One or the other has to be moving. The coil moves through the magnetic field, a generator. Or the magnetic field moves through the coil, a transformer. Either way, the turns of the coil have to be passing through magnetic lines of flux.
What were you trying to do? I have an idea that I may try someday of obtaining an old coil from a car, those things would generate several thousand volts from pulsating 12VDC. Hook that to a cell and see what blows up!
Any ideas for generating voltage without pulling it from your alternator? Uhhh, a little monkey pedaling a bicycle connected to a generator? A second alternator installed? Oooh, a windmill as a hood ornament.
Seriously, why do you not want to pull if from your alternator? Your alternator should have the capacity to generate more than your car requires, and it is there. As I understand it, it does take some extra gas to generate extra amps from the alternator, but not enough to nullify the benefit of adding HHO generated in the process back into the engine.
My best idea, so far is the one concerning an old coil from a car, back in the day when cars had coils. Sort of a class C amplifier type setup.
Redneck, why this probably isn't the case for your car, the police cars I put together have a better alternator than stock and we pull close to 80a with everything running. I don't see why a stock alternator wouldn't have an extra 30 or even 50a unless you have a large stereo system
Its not that I cant pull it from the alternator, if I can get electricity from some other source then in theory it should increase my gas mileage even more.

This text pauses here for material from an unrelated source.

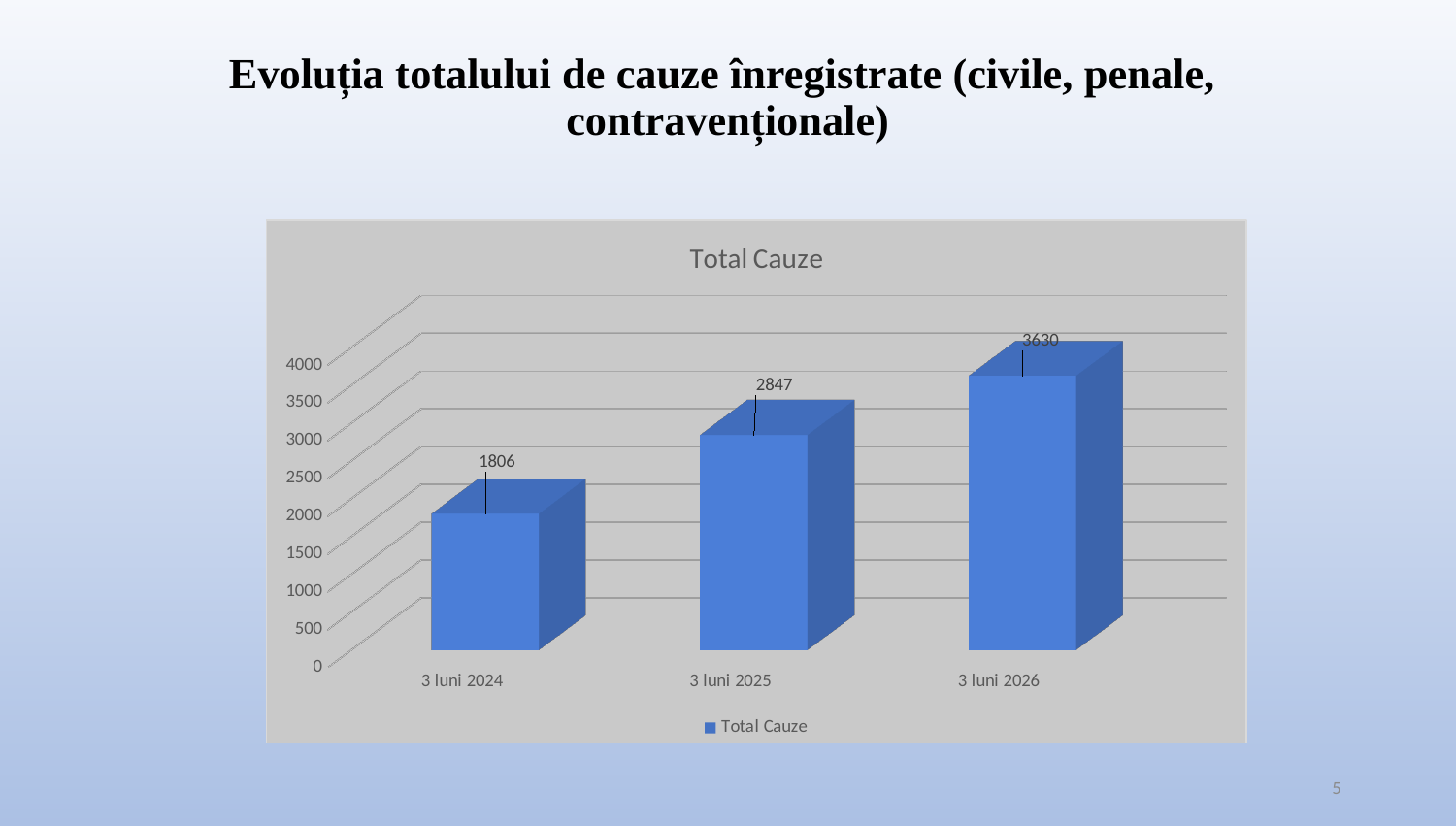
What is the value for 3 luni 2024? 1806 What kind of chart is shown? bar chart What is the value for 3 luni 2026? 3630 How many categories are shown on the x axis? 3 Do the values rise or fall from 3 luni 2024 to 3 luni 2026? rise How many series does the legend list? 1 What is the difference between the values for 3 luni 2026 and 3 luni 2024? 1824 Which category has the highest value? 3 luni 2026 Which is larger, the value for 3 luni 2025 or the value for 3 luni 2024? 3 luni 2025 What is the difference between the values for 3 luni 2025 and 3 luni 2024? 1041 What is the value for 3 luni 2025? 2847 Which category has the lowest value? 3 luni 2024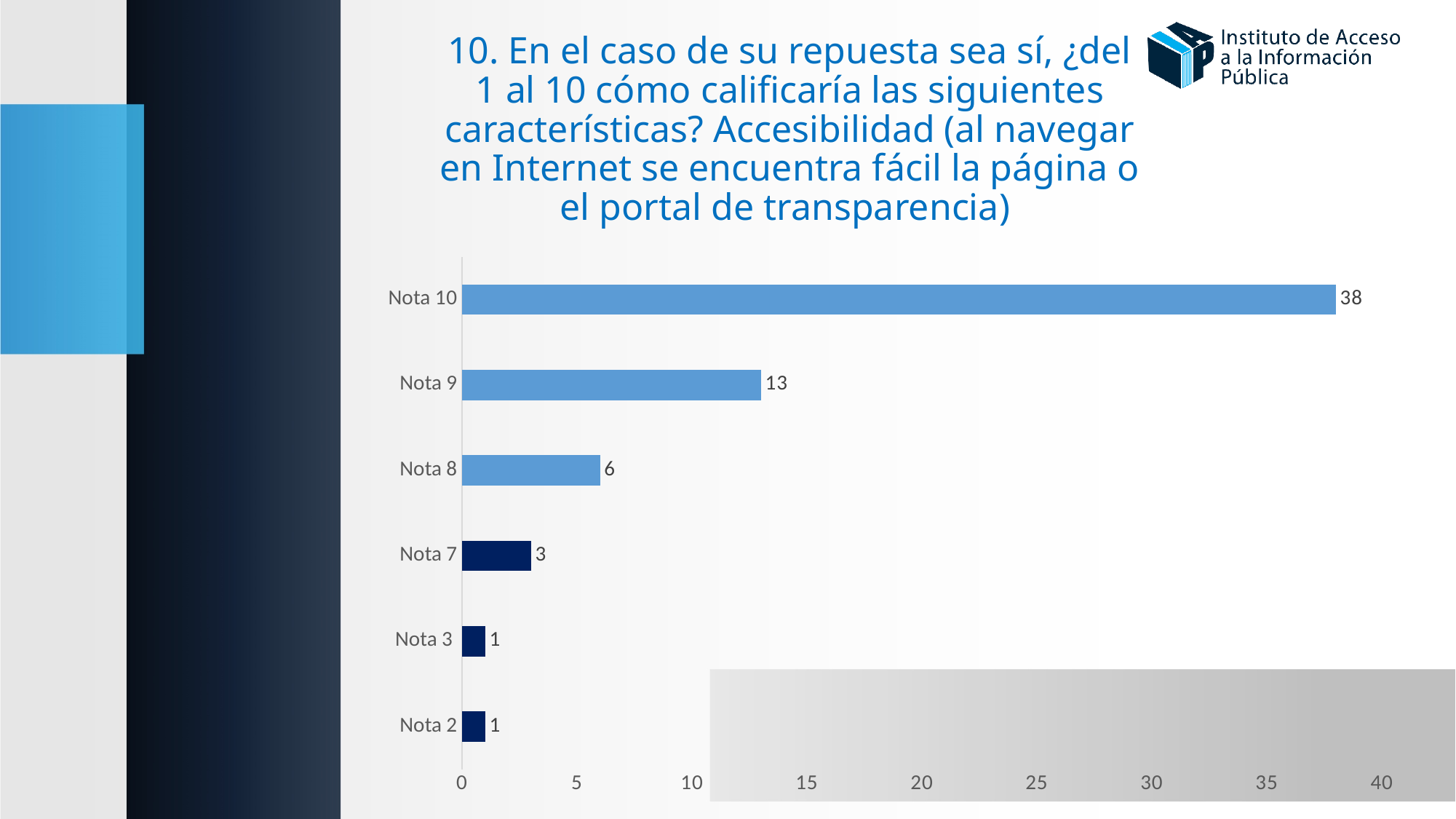
Is the value for Nota 10 greater or less than 35? greater Which category has the highest value? Nota 10 What is the value for Nota 8? 6 What is the difference between the values for Nota 10 and Nota 9? 25 What is the value for Nota 9? 13 Which is larger, the value for Nota 9 or the value for Nota 8? Nota 9 What kind of chart is shown on the slide? Bar chart What is the value for Nota 10? 38 How many categories are shown in the chart? 6 What is the highest value shown on the horizontal axis? 40 What is the value for Nota 7? 3 What is the difference between the values for Nota 8 and Nota 7? 3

I was just brain storming but tell me more about these semiconductors they seem interesting.
Also I have thought of pulling a small windmill in my truck(forgetting the fact that is would look stupid) because it isnt very aerodynamic to start with.
put a solar panel on your dash or back deck.
1982 MB 300D Turbo Diesel 90%WVO/10%RUG + additives blend. $.50/gal
don't know what MPG is, probly low 20s
the easiest way i know to explain them is, my pool heater, just like any gas furnace has a flame, to heat air, or water, or whatever. in modern heaters or furnaces there is a thermalcouple (semiconductor) What this does is as the side touhing the flame heats up, the opposite side is cooler, this varience creates a voltage, that tells the gas valve to open when the varience reaches a certain point (the flame is burning) if the flame was to extinguish that temerature varience would drop, therefore the voltage would drop closing the valve (turning off the gas) its a safty feature built in. one thread on here talked about wrapping a series of thermalcouples around the exhaust manifold (to heat the one side, the other side will have a heatsink on it to dissapate heat, creating the temp. varience, therfore converting heat. the problem with these are that the efficiency of a thermalcouple is somewhere around 4-8%. the cost of these is dropping, but they are still very expensive, and you would need a lot of them to generate enough electricity. Im at work now and get yelled at for doing personal work on the computer so i dont have too much time to discuss this more, unless i charge my blackberry. OFF SUBJECT... Does anyone know at what RPM an alternator engages?